*Items listed in a dataset:*

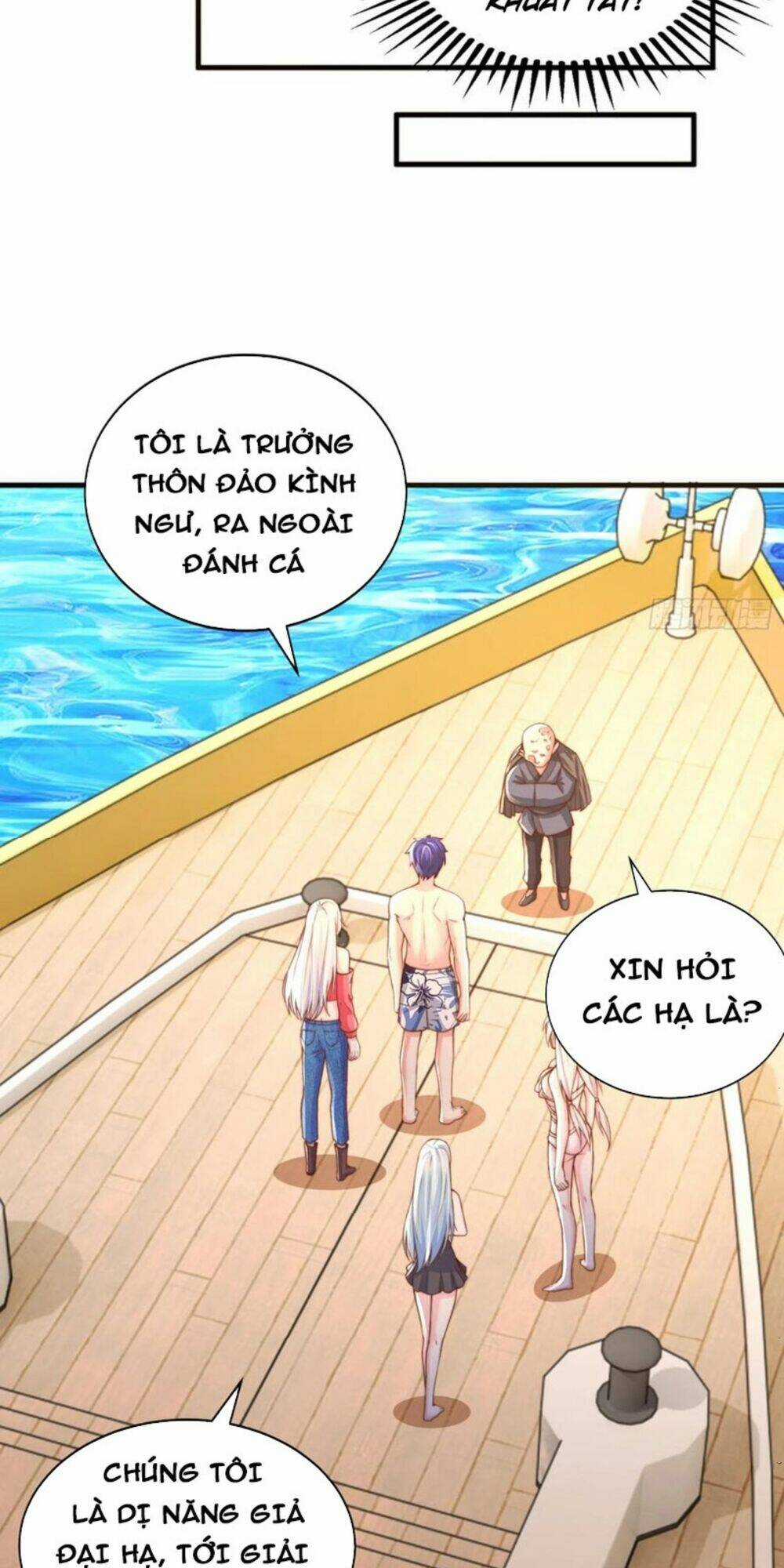 Vô Địch Từ Cưỡng Hôn Ma Nữ Chapter 110 trang 22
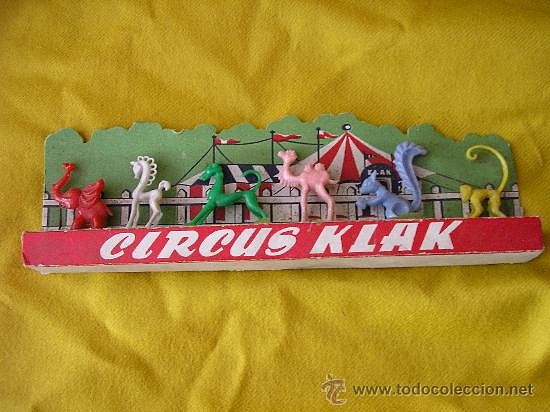 circus clak 1960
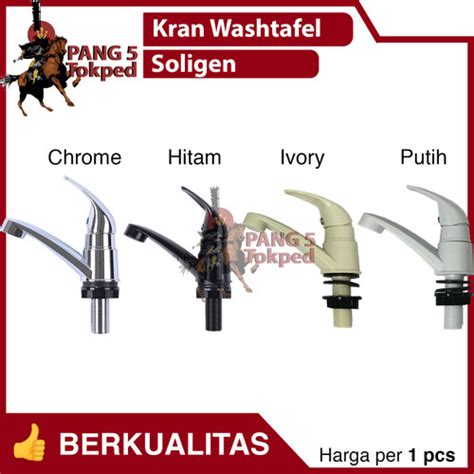 Jual Kran Wastafel Soligen W Tanam Keran Air Pvc Angkat Washtafel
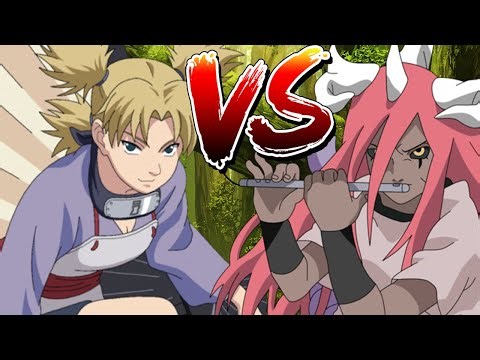 Temari vs Tayuya from Sound Village - Sasuke's Return Mission | Naruto Game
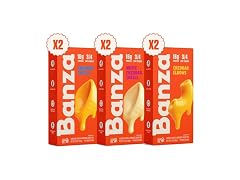 Banza Mac and Cheese Variety Pack - 6 Pack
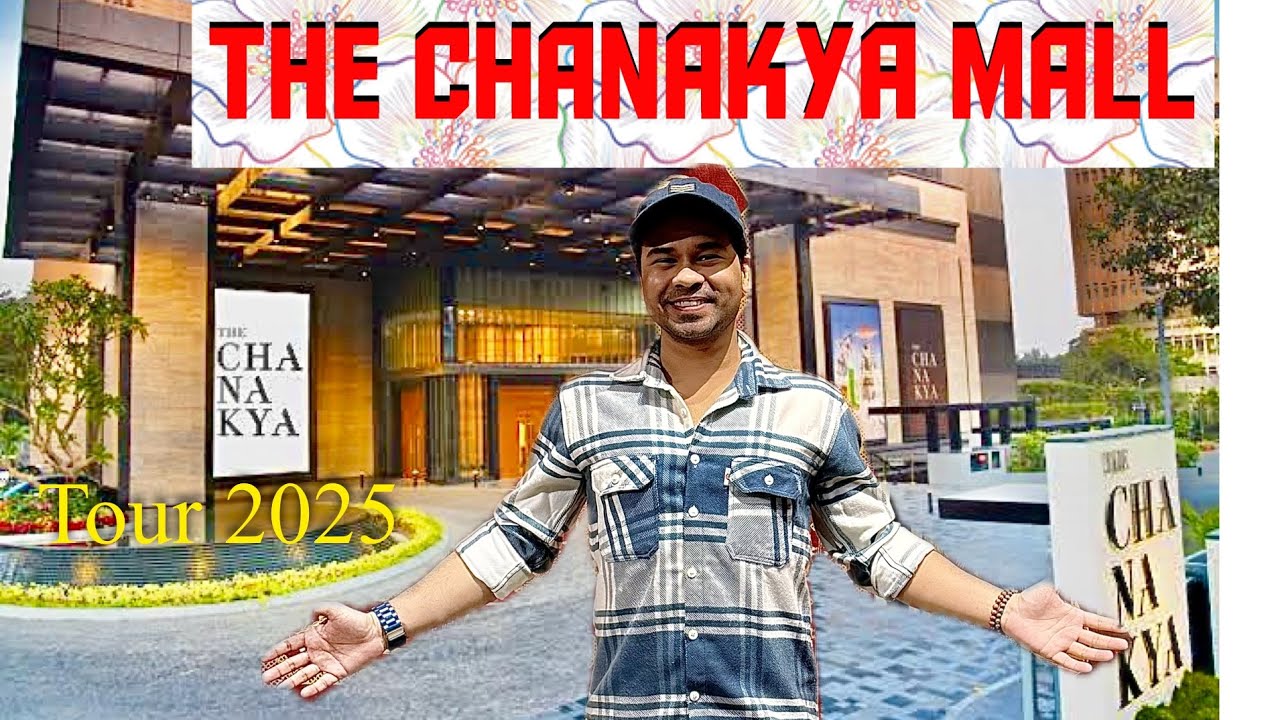 The CHANAKYA🔥LUXURIOUS & SMALLEST MALL OF DELHI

*Assignment:* Format the captions of the items above as a JSON list of strings, one string per line with blank lines omitted. Leave the pictures out of the answer.

*Response below:*
[
  " Vô Địch Từ Cưỡng Hôn Ma Nữ Chapter 110 trang 22",
  " circus clak 1960",
  " Jual Kran Wastafel Soligen W Tanam Keran Air Pvc Angkat Washtafel",
  " Temari vs Tayuya from Sound Village - Sasuke's Return Mission | Naruto Game",
  " Banza Mac and Cheese Variety Pack - 6 Pack",
  " The CHANAKYA🔥LUXURIOUS & SMALLEST MALL OF DELHI"
]